ROZMOWA z przewodniczącym Stowarzyszenia Litwinów w Polsce 

Adam Matys: Jak pan myśli, co kierowało osobami, które zamalowały litewskie nazwy miejscowości w gminie Puńsk i uszkodzili oba pomniki? 

Olgierd Wojciechowski: Trudno powiedzieć. Na pewno jest to wynik pewnej niedobrej atmosfery, jaką tworzy się wokół mniejszości litewskiej w Polsce. Ostatnie wydarzenia, czyli likwidacja jedynego programu telewizyjnego „Panorama litewska” emitowanego w TVP Białystok i ta akcja zorganizowana przeciwko nazwom miejscowości w języku litewskim i pomnikowi, dają dużo do myślenia.

Czy według pana te incydenty mogły być spowodowane nieprzychylnymi wypowiedziami Ministerstwa Spraw Zagranicznych w stosunku do Litwy? 

- Myślę, że tak. Według mnie powinno się budować relacje między narodami. To nie jest tak, że Litwini i Polacy to są dwa odrębne narody. Znamy przeszłość, w końcu w pewnych etapach nasza wspólna historia była trudna. Dlatego moim zdaniem te wypowiedzi powinny być ostrożniejsze. To na pewno jedna z przyczyn. W ogóle w Polsce mało się mówi o mniejszościach. W programach nauczania mamy 3-4 tematy dotyczące mniejszości narodowych. Powinno być ich zdecydowanie więcej, zwłaszcza w regionach, gdzie sama mniejszość mieszka. Przecież trudno jest mi podejrzewać, że ktoś specjalnie przyjechał z głębi Polski, by pomalować te tablice. Zrobił to pewnie ktoś z tego regionu.

Dlaczego do tej fali nienawiści doszło właśnie teraz? Czy według pana w ostatnim czasie wydarzył się coś, co mogło popchnąć sprawców do takich czynów? 

- No właśnie nie. Wiem, że w Warszawie 30 sierpnia planowany jest okrągły stół na temat 20-lecia ustanowienia stosunków dyplomatycznych między Polską a Litwą. Ale chyba nie ma co wiązać tych dwóch spraw.

Jak te incydenty są odbierane przez Litwinów mieszkających w Polsce? 

- Jesteśmy przestraszeni, boimy się. Jak się patrzy na te zamazane tablice z nazwami miejscowości w języku litewskim, to rodzi to pewne obawy, co będzie dalej.
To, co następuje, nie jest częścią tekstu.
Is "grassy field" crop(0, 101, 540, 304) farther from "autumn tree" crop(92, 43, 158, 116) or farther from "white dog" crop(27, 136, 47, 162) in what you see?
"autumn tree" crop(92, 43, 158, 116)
Niedawno byłem pod budynkiem szkoły litewskiej w Sejnach i zastanawiałem się, czy za kilka, czy kilkanaście godzin nie będę tam oglądał powybijanych szyb. Na taką skalę i tak zorganizowana akcja przeciwko mniejszości litewskiej występuje po raz pierwszy.

Co według pana należy zrobić, aby w przyszłości zapobiec tego typu wydarzeniom? 

- Powinno się budować dobre relacje między Polakami i Litwinami zaczynając już od najmłodszych. Szkoły powinny uczyć większej tolerancji. Mamy ustawę o mniejszościach narodowych. W przypadku Litwinów realizowana jest ona tylko w gminie Puńsk. W innych regionach nie działa, a szkoda. Według mnie samorządy, bo to na nich barkach spoczywa realizacja tej ustawy, powinny naprawdę odpowiedzialnie podejść do tematu i stworzyć odpowiednie warunki do rozwoju mniejszości. A nie hamować ten rozwój przez likwidację programów telewizyjnych, o których już wspomniałem. No i na końcu - wypowiedzi polityków powinny być bardziej przemyślane.